◆ Image and question records:
-- Begin --
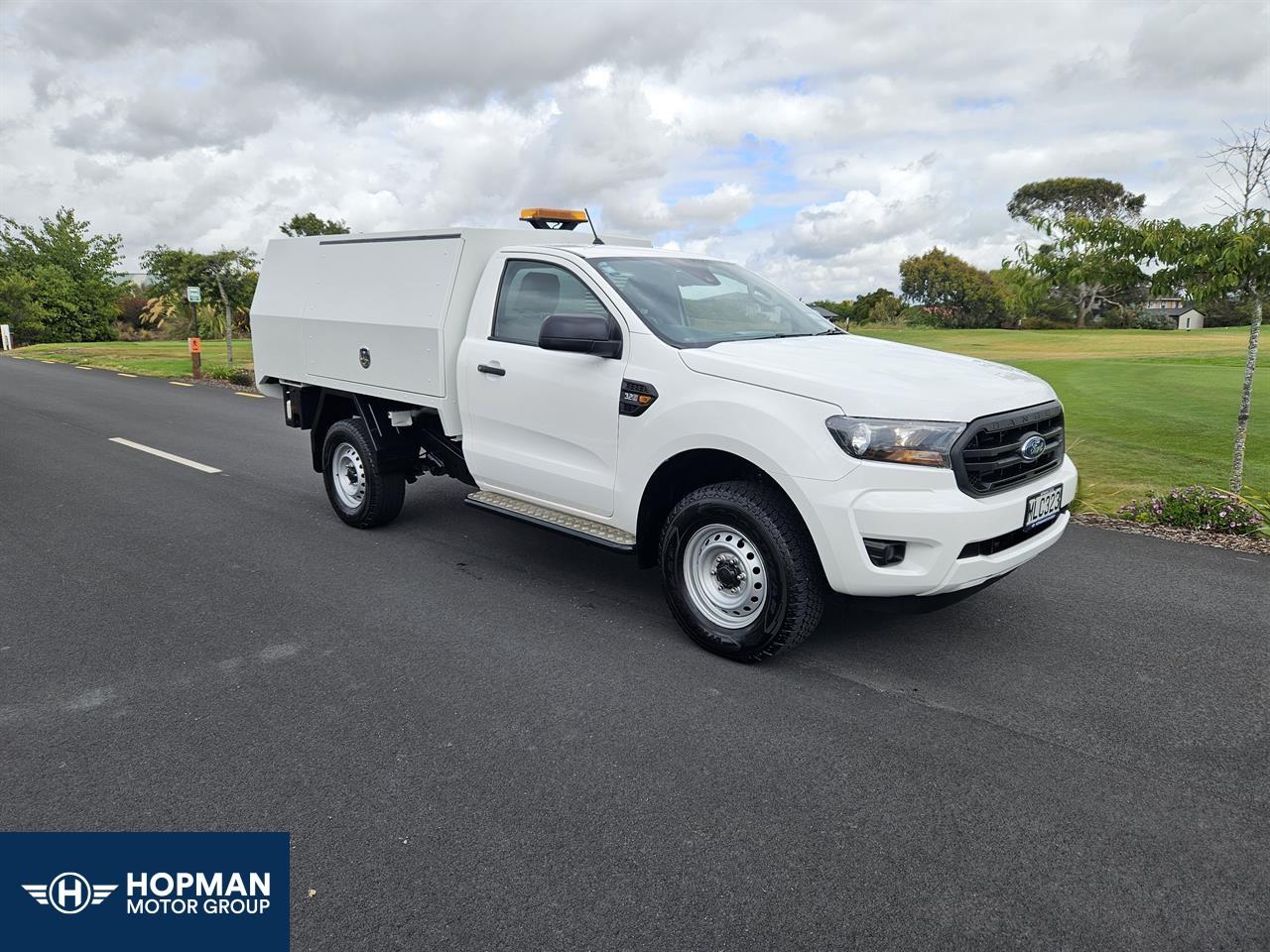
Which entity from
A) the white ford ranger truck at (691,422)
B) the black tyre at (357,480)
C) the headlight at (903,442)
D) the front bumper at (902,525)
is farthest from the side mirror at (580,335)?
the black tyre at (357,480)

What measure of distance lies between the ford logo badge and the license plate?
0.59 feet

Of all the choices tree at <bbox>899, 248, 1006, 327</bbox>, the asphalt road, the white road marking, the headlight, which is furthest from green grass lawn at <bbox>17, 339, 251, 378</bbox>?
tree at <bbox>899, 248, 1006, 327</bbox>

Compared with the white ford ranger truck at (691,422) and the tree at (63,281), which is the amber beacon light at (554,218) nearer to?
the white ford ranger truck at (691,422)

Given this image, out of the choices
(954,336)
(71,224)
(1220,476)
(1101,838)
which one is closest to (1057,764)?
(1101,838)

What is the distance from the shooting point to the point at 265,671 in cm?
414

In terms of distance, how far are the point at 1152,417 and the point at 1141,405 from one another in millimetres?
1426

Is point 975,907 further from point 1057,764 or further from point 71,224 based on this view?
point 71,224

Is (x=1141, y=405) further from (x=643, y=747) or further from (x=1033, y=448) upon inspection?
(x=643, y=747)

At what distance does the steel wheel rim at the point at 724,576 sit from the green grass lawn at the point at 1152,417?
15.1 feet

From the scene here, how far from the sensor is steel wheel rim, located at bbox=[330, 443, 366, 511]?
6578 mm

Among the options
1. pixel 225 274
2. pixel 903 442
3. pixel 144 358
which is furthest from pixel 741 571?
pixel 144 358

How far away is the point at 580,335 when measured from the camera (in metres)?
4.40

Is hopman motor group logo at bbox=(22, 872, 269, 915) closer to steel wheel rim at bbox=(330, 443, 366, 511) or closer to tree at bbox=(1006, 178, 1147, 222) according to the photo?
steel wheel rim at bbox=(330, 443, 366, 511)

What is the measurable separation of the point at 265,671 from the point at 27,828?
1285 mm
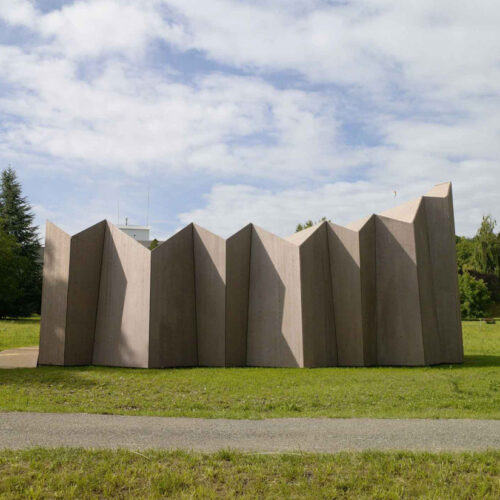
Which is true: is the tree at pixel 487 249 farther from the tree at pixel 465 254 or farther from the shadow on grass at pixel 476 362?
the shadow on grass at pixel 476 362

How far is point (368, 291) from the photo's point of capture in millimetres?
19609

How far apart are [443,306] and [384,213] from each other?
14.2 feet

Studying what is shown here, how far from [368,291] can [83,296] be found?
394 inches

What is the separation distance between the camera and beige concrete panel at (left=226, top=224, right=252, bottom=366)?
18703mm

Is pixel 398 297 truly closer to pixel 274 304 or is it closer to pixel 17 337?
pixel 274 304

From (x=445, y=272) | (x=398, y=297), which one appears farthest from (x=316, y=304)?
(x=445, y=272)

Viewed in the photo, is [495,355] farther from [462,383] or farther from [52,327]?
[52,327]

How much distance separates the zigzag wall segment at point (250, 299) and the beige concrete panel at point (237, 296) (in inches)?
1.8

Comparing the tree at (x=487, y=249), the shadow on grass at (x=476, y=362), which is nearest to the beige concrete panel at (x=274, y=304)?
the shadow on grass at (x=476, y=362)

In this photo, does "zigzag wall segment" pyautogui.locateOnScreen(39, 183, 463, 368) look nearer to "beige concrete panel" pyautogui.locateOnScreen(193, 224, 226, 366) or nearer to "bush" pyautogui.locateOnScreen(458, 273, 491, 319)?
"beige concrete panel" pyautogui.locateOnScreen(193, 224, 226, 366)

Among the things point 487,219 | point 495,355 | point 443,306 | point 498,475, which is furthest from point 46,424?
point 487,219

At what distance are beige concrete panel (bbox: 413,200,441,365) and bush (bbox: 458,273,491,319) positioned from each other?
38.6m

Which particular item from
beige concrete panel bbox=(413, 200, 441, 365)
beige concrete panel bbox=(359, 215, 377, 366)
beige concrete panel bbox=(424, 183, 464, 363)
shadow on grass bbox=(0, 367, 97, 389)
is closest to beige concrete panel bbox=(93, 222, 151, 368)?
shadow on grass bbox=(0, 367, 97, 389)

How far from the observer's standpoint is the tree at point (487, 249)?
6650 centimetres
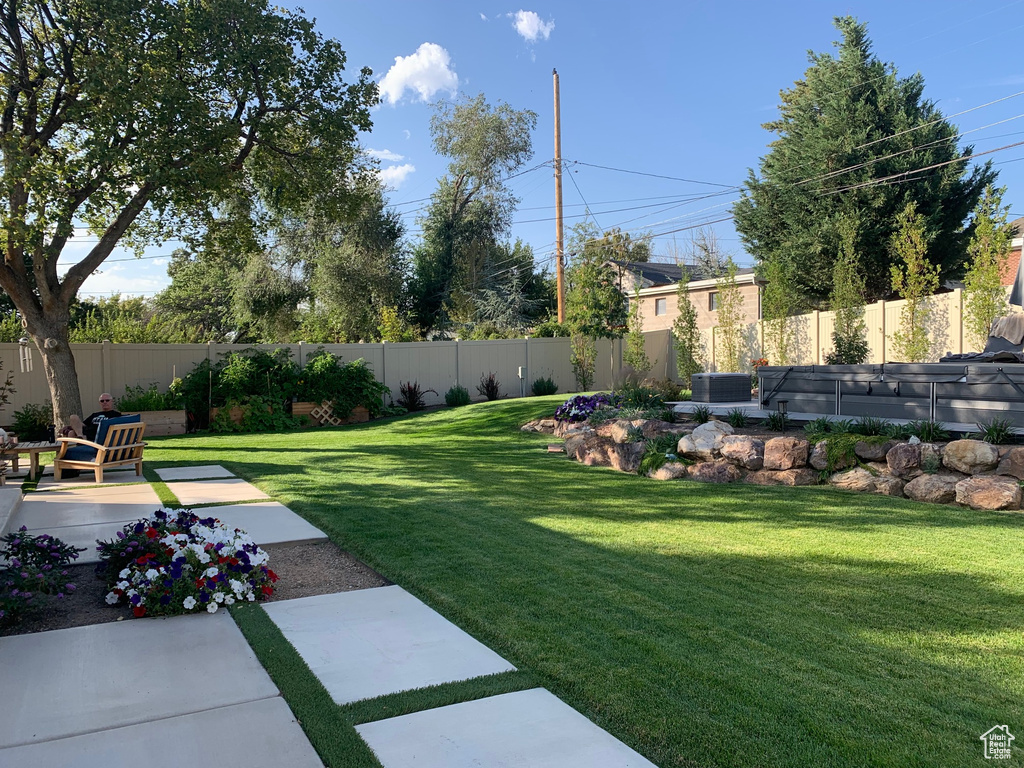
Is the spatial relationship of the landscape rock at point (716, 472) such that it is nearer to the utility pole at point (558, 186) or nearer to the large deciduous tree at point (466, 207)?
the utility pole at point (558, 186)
-- End --
-- Begin --
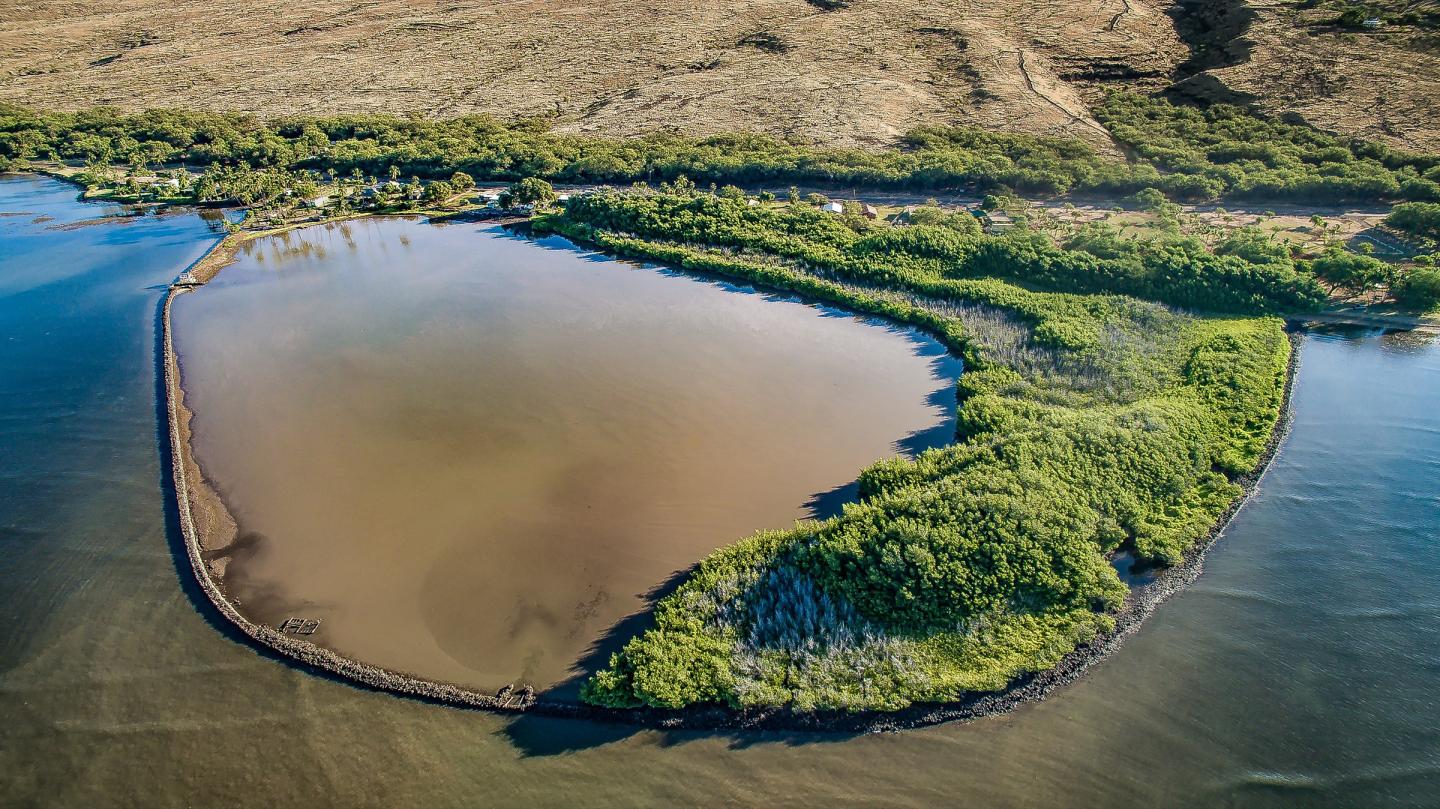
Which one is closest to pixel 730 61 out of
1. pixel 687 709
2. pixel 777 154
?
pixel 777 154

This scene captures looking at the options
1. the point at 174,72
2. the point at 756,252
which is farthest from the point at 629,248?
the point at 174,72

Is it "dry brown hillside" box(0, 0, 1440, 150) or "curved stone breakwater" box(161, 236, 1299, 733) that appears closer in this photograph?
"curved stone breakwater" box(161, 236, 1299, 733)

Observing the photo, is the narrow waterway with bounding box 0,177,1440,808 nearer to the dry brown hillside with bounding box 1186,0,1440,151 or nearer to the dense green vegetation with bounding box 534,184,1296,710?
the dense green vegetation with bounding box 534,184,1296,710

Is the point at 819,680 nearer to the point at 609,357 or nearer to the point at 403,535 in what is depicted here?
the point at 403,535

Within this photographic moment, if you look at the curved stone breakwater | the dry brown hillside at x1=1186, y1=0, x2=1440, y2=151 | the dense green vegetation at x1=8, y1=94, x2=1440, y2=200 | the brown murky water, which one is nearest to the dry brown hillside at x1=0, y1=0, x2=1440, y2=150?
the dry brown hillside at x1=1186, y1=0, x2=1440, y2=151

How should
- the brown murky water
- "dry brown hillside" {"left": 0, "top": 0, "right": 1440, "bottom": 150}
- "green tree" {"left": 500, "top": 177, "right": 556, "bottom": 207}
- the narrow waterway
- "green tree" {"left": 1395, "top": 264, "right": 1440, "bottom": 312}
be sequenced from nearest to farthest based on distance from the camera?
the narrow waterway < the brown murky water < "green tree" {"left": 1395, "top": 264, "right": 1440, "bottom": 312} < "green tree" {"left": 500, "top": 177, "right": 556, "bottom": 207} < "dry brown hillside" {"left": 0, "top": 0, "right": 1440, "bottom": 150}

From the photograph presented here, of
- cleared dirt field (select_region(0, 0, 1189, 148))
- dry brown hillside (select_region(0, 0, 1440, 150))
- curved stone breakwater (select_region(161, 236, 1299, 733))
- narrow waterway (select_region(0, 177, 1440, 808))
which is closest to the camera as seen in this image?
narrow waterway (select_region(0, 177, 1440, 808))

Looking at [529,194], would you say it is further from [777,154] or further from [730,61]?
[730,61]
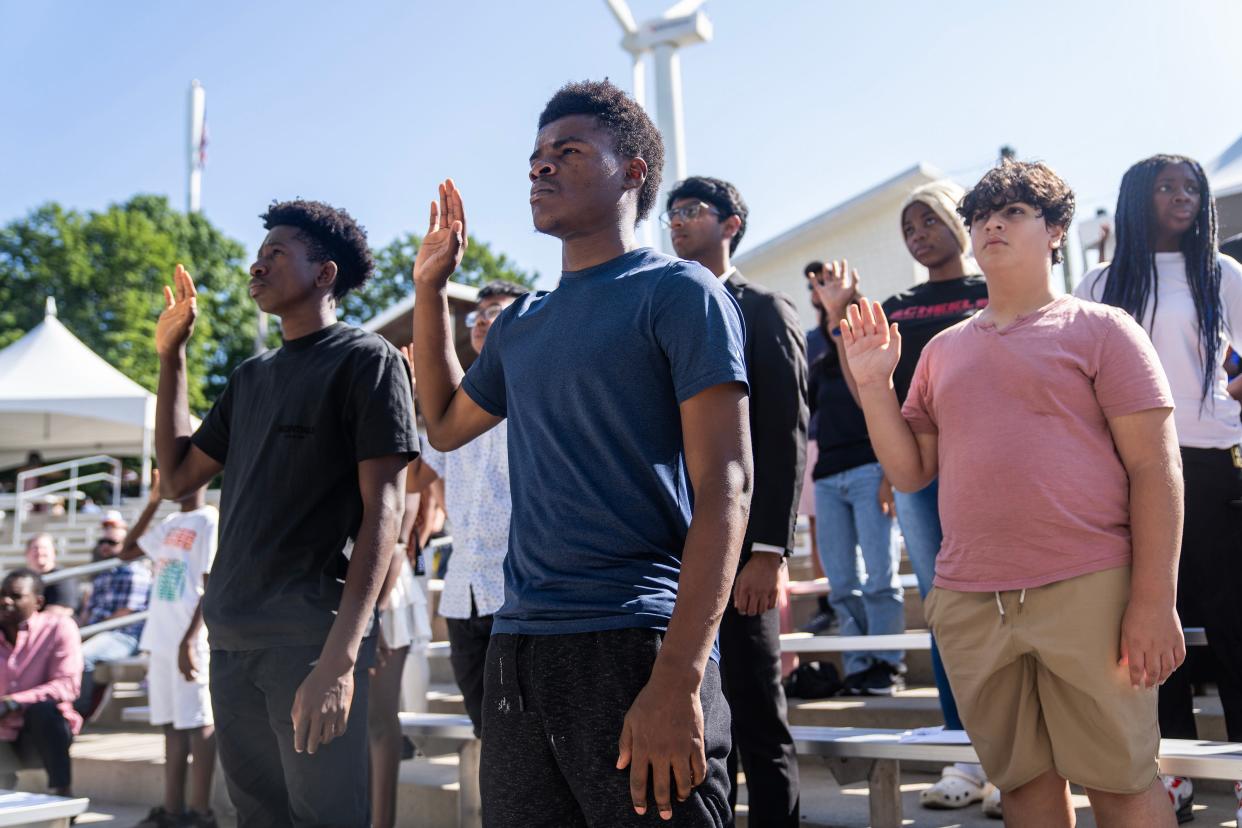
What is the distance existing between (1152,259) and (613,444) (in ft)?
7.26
-- End --
◆ YOUR INSTRUCTIONS: Which lines in the records contain the word "white"? Report each of them in full.

◆ THE OUTPUT:
A) the white ford ranger truck at (691,422)
Of all the choices tree at <bbox>899, 248, 1006, 327</bbox>, the asphalt road, the white road marking, the headlight, which is furthest from green grass lawn at <bbox>17, 339, 251, 378</bbox>?
Compared with the white ford ranger truck at (691,422) and the tree at (63,281), which is the amber beacon light at (554,218) nearer to?
the white ford ranger truck at (691,422)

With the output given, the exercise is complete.